No prior cytotoxic chemotherapy in the metastatic CRPC setting

For participants who received cytotoxic chemotherapy in CSPC, at least 6 months must have elapsed between last dose of chemotherapy and start of study treatment
No more than 1 prior line of cytotoxic chemotherapy for CSPC

Participants with measurable disease are eligible if the following criteria are met:

A minimum starting PSA level ≥1.0 ng/mL
Participants with measurable soft tissue disease must have evidence of measurable soft tissue disease according to PCWG3 criteria.
Participants with known breast cancer gene (BRCA) mutations are excluded
No prior radioisotope therapy or radiotherapy to ≥30% of bone marrow

Cohort 8: Melanoma (Parts B and C)

Must have histologically or cytologically confirmed cutaneous malignant melanoma

Participants with mucosal, acral, or uveal melanoma are excluded
Must have locally advanced unresectable or metastatic stage disease
Must have progressive disease following anti-PD(L)1 therapy
Must have received BRAF +/- MEK inhibitor therapy if BRAF mutated (Part C)

Exclusion Criteria

Active concurrent malignancy or a previous malignancy within the past 3 years
Any anticancer therapy within 3 weeks of starting study treatment.
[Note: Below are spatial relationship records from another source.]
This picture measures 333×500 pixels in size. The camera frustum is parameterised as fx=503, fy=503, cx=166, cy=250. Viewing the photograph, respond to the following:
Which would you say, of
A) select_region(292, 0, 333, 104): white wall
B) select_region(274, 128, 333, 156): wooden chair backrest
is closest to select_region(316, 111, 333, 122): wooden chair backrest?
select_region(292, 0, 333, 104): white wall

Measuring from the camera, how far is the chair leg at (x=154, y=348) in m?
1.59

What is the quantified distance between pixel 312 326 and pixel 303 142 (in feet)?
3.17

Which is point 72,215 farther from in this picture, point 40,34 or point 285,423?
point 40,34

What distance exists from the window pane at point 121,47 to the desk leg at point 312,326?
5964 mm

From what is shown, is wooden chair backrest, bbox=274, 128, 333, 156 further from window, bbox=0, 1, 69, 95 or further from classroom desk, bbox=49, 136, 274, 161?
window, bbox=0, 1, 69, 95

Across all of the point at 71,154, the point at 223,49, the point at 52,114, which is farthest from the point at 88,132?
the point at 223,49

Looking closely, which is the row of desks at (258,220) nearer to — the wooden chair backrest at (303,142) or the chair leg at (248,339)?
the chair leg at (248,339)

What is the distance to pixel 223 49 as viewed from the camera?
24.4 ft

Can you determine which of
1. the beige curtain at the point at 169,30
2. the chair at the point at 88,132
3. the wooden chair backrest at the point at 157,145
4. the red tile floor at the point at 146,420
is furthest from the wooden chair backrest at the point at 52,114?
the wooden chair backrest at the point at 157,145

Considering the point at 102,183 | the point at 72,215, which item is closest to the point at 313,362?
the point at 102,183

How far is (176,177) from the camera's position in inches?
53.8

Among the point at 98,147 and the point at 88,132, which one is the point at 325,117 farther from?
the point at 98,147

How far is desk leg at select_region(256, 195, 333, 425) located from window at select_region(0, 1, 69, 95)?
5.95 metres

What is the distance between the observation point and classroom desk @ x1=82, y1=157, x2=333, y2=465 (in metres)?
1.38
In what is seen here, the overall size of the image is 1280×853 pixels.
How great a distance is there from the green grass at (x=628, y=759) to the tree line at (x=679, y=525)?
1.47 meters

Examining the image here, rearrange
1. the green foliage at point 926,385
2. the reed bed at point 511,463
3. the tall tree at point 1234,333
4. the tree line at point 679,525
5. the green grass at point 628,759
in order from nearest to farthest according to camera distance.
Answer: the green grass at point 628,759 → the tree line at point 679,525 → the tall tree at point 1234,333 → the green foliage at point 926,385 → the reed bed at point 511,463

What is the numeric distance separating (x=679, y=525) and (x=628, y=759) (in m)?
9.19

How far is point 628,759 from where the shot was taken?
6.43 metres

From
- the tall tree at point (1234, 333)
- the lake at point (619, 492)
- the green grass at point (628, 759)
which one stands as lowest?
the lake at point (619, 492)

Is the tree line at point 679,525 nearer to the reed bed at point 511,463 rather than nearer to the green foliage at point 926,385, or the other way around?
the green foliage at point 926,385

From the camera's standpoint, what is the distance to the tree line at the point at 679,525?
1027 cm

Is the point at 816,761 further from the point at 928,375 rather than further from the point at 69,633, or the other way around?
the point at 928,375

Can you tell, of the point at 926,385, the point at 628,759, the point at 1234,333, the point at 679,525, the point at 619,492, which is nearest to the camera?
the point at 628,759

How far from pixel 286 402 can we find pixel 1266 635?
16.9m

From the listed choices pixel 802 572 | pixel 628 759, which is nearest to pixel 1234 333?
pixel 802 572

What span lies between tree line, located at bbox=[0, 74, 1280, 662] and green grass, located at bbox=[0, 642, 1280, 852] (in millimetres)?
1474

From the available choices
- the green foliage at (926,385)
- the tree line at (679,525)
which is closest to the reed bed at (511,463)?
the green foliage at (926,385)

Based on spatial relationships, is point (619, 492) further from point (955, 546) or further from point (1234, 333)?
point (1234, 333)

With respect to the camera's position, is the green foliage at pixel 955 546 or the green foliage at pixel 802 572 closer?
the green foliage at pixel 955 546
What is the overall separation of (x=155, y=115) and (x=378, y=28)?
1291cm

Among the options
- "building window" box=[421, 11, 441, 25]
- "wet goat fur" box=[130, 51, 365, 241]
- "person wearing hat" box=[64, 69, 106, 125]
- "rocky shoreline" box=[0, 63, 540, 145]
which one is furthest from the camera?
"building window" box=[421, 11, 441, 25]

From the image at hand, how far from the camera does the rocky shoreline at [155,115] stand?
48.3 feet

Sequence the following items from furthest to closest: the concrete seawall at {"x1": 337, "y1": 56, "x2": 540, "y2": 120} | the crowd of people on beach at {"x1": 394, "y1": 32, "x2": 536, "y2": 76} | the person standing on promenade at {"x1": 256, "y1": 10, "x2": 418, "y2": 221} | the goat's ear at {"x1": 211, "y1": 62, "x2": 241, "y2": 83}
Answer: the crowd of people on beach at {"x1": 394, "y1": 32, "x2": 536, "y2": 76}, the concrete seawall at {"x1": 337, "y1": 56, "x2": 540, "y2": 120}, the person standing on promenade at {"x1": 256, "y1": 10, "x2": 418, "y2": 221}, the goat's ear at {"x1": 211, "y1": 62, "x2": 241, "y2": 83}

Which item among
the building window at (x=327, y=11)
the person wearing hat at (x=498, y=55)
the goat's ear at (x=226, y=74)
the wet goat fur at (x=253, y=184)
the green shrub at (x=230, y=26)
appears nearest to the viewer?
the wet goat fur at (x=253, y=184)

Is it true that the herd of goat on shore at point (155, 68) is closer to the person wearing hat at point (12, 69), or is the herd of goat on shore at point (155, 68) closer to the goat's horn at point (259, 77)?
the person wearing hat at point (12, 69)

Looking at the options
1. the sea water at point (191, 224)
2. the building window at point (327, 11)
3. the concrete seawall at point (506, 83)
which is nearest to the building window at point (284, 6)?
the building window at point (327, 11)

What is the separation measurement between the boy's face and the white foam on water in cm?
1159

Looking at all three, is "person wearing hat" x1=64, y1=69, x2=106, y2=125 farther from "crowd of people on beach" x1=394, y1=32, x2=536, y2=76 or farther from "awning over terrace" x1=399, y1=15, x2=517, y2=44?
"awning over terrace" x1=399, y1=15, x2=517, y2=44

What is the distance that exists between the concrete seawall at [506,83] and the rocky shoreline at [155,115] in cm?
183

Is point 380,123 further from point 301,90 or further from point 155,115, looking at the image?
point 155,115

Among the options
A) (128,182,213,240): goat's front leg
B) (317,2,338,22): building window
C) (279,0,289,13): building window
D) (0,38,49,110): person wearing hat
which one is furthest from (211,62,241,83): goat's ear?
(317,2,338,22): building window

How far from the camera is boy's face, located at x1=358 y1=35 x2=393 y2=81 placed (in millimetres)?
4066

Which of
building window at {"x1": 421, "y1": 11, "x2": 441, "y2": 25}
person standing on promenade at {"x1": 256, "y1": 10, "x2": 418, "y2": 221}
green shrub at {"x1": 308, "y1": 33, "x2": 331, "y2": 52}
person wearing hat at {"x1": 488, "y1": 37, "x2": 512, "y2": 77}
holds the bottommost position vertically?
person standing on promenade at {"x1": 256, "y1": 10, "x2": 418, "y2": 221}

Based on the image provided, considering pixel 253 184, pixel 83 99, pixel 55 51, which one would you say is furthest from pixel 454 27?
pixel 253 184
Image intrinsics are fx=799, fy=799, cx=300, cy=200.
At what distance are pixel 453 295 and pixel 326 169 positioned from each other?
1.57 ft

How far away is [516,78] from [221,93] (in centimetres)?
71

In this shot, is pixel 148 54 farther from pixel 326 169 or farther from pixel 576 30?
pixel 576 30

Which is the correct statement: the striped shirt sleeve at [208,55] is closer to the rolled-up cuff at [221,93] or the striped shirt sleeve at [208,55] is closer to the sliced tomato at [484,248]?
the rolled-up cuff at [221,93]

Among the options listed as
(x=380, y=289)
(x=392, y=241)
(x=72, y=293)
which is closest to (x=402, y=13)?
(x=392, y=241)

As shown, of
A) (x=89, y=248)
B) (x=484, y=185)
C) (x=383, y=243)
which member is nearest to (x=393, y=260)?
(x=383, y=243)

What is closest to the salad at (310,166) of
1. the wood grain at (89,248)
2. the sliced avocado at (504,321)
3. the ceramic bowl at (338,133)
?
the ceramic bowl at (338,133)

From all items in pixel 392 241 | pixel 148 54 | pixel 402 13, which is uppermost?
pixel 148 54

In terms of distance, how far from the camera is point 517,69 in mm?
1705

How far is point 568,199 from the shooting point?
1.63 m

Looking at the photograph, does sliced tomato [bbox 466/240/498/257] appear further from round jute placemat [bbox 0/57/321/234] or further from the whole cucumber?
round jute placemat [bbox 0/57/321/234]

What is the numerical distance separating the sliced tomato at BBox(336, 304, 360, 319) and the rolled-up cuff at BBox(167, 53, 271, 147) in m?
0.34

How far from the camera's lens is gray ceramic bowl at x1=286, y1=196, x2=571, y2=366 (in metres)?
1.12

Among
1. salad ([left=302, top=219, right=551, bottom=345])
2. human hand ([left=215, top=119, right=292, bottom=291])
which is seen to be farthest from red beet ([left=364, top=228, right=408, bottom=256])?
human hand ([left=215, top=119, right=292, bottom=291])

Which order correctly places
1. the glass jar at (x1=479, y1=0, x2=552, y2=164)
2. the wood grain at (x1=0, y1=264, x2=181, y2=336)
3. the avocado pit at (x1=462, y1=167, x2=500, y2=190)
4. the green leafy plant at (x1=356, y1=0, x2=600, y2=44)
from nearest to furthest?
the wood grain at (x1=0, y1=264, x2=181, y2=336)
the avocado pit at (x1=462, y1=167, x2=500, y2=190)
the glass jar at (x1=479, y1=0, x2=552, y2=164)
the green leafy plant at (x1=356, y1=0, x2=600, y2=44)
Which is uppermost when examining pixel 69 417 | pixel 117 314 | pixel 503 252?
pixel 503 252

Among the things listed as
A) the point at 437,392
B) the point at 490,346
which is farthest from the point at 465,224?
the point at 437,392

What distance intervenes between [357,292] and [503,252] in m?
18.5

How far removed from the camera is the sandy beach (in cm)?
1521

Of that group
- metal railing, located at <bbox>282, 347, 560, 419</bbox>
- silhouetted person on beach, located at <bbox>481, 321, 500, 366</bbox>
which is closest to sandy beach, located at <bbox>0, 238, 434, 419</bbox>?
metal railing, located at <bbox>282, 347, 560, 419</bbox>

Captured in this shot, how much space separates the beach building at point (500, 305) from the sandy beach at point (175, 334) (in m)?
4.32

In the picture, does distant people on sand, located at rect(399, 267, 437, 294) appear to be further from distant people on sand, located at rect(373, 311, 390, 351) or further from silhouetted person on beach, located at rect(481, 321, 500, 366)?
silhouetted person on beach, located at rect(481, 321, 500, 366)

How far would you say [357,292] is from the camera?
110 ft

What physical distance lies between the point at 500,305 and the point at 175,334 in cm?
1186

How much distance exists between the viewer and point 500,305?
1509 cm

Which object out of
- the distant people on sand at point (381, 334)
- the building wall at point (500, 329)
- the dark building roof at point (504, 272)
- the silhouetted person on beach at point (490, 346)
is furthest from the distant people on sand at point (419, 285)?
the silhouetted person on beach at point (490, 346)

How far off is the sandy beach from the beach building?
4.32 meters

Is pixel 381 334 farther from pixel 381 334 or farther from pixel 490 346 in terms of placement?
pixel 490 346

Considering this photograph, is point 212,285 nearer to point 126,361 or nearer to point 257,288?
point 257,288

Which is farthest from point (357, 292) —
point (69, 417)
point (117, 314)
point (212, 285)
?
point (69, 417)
Participants who are/were on adjuvant hormonal therapy for the treatment of malignancies with negligible risk of metastases are eligible.
Known active central nervous system lesions
Any ongoing clinically significant toxicity associated with prior treatment (Grade 2 or higher)
Ongoing sensory or motor neuropathy of Grade ≥2
Has received prior radiotherapy within 2 weeks of start of study treatment
History of interstitial lung disease.